Question and Answer January 2011

Neil answers questions of the greatest general reader interest here each month. Plant IDs are generally of interest only to the person sending the photo. Please accompany your question with a photo that we can use in e-gardens. Don’t have a photo? Neil invites you to call his radio programs.

Question: I’ve attached a photo of a plant that was given to me at my mother’s funeral. Everything else was cutflowers, so this is the only living thing that I have. The main trunk is about 1 inch in diameter, with two smaller branching trunks. It’s obviously happy in this location, but it’s leaning. Would I distort it if I cut it back? I want it to look natural, and I could move it beneath a SolaTube, if that would help. Please advise. It’s very important to me. T., Garland.
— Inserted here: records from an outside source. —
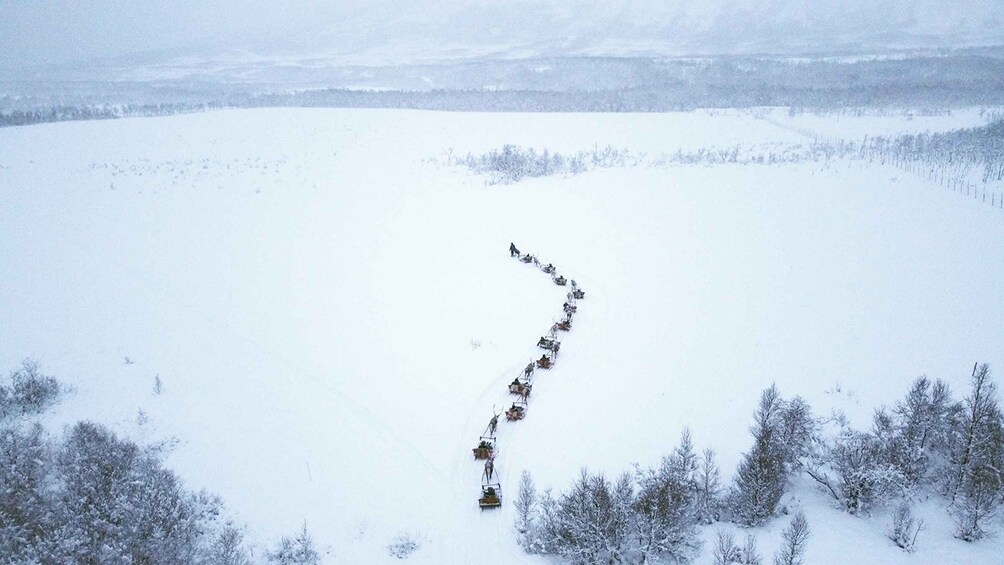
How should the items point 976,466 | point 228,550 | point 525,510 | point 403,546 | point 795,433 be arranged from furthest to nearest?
1. point 795,433
2. point 976,466
3. point 525,510
4. point 403,546
5. point 228,550

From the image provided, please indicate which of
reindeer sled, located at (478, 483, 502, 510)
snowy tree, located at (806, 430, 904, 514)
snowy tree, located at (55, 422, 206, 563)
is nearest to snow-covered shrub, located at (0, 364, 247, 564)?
snowy tree, located at (55, 422, 206, 563)

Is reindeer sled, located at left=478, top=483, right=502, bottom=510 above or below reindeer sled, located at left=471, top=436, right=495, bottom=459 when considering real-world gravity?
below

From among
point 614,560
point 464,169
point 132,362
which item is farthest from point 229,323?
point 464,169

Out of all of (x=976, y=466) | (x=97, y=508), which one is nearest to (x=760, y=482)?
(x=976, y=466)

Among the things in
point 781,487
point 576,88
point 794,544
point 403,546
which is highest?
point 576,88

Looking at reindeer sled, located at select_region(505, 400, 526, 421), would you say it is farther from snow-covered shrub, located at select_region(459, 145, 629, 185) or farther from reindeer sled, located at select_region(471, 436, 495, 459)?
→ snow-covered shrub, located at select_region(459, 145, 629, 185)

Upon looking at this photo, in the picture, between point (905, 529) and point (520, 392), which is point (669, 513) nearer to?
point (905, 529)
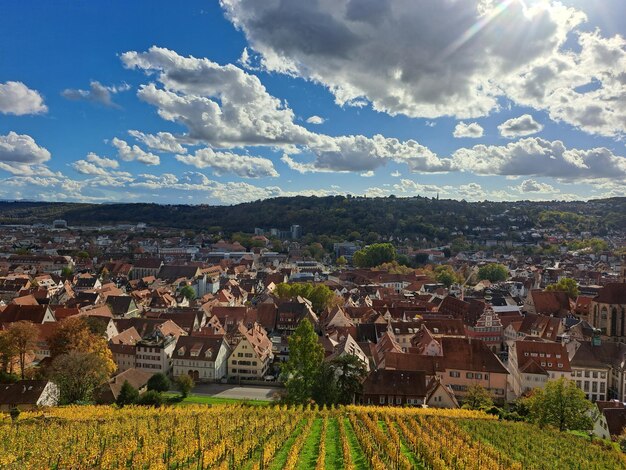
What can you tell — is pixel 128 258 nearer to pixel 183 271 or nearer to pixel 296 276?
pixel 183 271

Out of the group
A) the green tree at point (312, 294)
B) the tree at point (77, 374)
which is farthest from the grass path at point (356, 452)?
the green tree at point (312, 294)

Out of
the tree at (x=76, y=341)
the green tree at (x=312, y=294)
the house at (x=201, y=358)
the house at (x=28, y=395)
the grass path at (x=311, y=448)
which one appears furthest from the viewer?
the green tree at (x=312, y=294)

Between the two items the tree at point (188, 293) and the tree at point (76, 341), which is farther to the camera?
the tree at point (188, 293)

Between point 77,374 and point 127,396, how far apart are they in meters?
4.52

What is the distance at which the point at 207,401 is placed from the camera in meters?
44.8

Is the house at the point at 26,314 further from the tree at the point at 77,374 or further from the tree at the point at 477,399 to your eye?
the tree at the point at 477,399

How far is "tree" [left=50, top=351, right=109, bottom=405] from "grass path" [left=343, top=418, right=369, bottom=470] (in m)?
22.4

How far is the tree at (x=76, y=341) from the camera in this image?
4547cm

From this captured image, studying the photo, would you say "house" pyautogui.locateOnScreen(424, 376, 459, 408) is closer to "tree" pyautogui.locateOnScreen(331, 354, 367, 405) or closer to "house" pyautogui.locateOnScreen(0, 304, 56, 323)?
"tree" pyautogui.locateOnScreen(331, 354, 367, 405)

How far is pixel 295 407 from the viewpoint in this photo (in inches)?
1519

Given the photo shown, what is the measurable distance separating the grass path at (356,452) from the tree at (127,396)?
19843mm

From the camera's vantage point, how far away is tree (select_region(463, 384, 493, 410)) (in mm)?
42875

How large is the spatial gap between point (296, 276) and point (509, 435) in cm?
8730

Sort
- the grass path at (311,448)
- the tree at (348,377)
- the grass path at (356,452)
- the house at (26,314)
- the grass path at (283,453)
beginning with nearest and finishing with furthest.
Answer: the grass path at (283,453), the grass path at (356,452), the grass path at (311,448), the tree at (348,377), the house at (26,314)
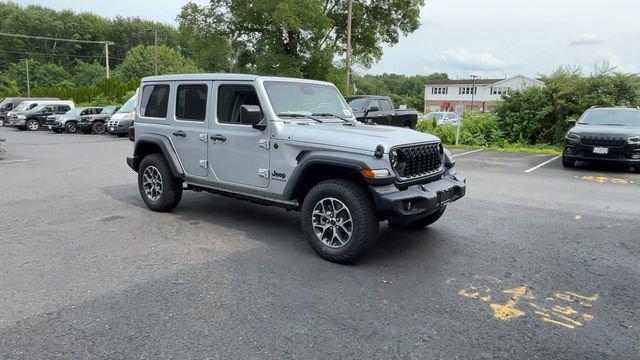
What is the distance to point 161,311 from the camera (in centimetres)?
367

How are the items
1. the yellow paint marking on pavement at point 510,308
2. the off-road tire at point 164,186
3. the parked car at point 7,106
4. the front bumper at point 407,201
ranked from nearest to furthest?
the yellow paint marking on pavement at point 510,308 < the front bumper at point 407,201 < the off-road tire at point 164,186 < the parked car at point 7,106

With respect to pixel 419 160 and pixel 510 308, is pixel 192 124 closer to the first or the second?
pixel 419 160

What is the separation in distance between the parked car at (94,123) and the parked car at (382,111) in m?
14.9

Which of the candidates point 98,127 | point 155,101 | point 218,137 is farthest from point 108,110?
point 218,137

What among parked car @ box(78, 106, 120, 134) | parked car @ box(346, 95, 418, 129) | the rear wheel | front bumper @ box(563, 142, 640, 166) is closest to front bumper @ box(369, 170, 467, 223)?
front bumper @ box(563, 142, 640, 166)

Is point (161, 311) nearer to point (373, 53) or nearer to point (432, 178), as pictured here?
point (432, 178)

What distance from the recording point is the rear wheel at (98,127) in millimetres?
25234

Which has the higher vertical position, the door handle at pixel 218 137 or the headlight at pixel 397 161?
the door handle at pixel 218 137

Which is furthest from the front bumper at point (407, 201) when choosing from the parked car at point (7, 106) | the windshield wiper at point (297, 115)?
the parked car at point (7, 106)

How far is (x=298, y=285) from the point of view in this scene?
4219 mm

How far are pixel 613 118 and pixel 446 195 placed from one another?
10.0 meters

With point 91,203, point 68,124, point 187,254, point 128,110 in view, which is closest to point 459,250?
point 187,254

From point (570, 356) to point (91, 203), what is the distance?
675cm

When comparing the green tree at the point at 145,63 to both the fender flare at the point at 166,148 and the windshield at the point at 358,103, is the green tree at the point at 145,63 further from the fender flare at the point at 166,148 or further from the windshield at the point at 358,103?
the fender flare at the point at 166,148
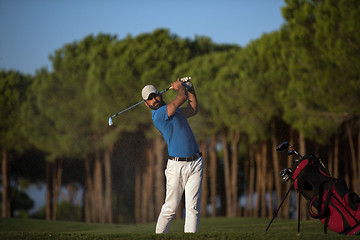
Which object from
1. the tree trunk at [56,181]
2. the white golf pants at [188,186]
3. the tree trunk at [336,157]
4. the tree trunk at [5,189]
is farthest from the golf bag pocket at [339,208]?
the tree trunk at [5,189]

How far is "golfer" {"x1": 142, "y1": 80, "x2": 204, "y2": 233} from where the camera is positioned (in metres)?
7.13

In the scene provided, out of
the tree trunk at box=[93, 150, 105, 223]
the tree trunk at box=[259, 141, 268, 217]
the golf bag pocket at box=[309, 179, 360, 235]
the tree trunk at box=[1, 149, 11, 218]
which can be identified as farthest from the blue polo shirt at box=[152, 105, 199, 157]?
the tree trunk at box=[1, 149, 11, 218]

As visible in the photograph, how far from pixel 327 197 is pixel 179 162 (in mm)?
2017

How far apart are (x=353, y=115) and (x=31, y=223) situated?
11.5 meters

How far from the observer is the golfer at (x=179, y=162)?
7.13 meters

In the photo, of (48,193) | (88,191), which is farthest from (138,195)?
(48,193)

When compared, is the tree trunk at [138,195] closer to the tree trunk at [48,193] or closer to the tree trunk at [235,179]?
the tree trunk at [48,193]

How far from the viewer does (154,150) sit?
30562 millimetres

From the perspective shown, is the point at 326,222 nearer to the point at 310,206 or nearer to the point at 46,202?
the point at 310,206

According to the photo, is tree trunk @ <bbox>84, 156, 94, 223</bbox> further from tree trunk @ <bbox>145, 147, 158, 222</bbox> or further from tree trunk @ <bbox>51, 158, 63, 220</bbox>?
tree trunk @ <bbox>145, 147, 158, 222</bbox>

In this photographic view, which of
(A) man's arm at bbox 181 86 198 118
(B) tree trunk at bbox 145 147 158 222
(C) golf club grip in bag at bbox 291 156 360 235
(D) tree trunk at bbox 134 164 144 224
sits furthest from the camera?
(D) tree trunk at bbox 134 164 144 224

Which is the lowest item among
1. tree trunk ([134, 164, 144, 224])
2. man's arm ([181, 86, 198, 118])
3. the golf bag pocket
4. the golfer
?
tree trunk ([134, 164, 144, 224])

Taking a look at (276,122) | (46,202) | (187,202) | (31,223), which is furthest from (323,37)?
(46,202)

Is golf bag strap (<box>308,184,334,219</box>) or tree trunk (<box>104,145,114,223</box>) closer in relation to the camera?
golf bag strap (<box>308,184,334,219</box>)
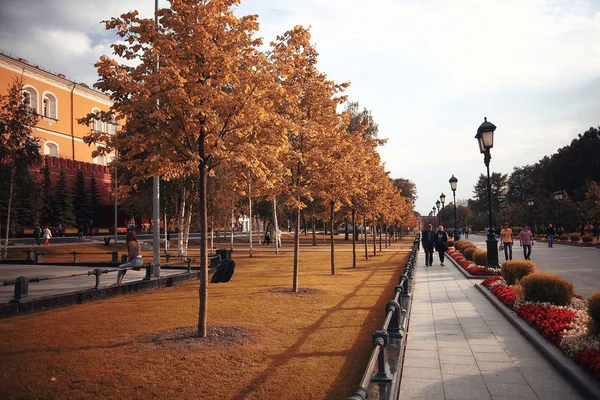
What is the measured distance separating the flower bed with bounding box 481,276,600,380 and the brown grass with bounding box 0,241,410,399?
2.81 metres

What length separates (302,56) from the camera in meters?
13.1

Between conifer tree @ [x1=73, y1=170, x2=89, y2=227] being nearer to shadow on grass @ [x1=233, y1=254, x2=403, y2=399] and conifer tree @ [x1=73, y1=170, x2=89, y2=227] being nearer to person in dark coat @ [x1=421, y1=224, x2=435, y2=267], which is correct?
person in dark coat @ [x1=421, y1=224, x2=435, y2=267]

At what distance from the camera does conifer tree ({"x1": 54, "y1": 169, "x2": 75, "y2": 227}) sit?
163ft

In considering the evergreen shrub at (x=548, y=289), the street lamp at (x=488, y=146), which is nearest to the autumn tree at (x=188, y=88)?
the evergreen shrub at (x=548, y=289)

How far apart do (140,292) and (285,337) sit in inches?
301

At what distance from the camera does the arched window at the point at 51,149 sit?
55.0m

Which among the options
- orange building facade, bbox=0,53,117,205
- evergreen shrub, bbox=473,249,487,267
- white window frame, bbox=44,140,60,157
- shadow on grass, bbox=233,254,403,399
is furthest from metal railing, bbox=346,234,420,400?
white window frame, bbox=44,140,60,157

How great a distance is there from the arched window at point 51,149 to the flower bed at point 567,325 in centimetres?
5869

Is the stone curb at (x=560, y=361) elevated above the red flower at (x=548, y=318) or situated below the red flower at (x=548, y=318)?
below

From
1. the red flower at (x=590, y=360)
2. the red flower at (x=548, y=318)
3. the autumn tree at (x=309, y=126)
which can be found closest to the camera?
the red flower at (x=590, y=360)

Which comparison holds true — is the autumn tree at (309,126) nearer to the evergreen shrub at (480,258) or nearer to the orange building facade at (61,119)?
the evergreen shrub at (480,258)

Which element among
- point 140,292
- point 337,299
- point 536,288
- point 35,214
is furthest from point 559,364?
point 35,214

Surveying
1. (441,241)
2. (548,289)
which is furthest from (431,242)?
(548,289)

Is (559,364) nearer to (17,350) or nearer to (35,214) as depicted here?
(17,350)
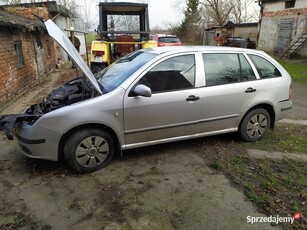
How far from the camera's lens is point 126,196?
3111mm

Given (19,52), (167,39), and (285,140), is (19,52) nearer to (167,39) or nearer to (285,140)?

Answer: Your dracaena does what all happy dracaenas do – it has grown. I’d probably leave it right where it is. What I’ve always done with my dracaenas, including one that was my mother’s own plant, is to cut them back fairly severely to encourage rebranching, fuller growth and new vigor. I accompany the trimming with repotting into fresh potting soil, and I often cut the stems that I remove into short 3-inch sections. They, too, can be rooted if they have at least one dormant bud per section of stem. The dormant buds look like b-b-sized swellings in the axils of the leaves. You could straighten the plant at the time that you repot and reposition the plant. If it were my plant, I’d tidy it up for now by removing all the drying leaves. I’d save the extensive trimming and repotting for March or April, and I’d probably cut this plant back by 60 percent. But, it’s so special to you that you need to follow your own heart. The plant will be pretty durable about it all, whatever you decide.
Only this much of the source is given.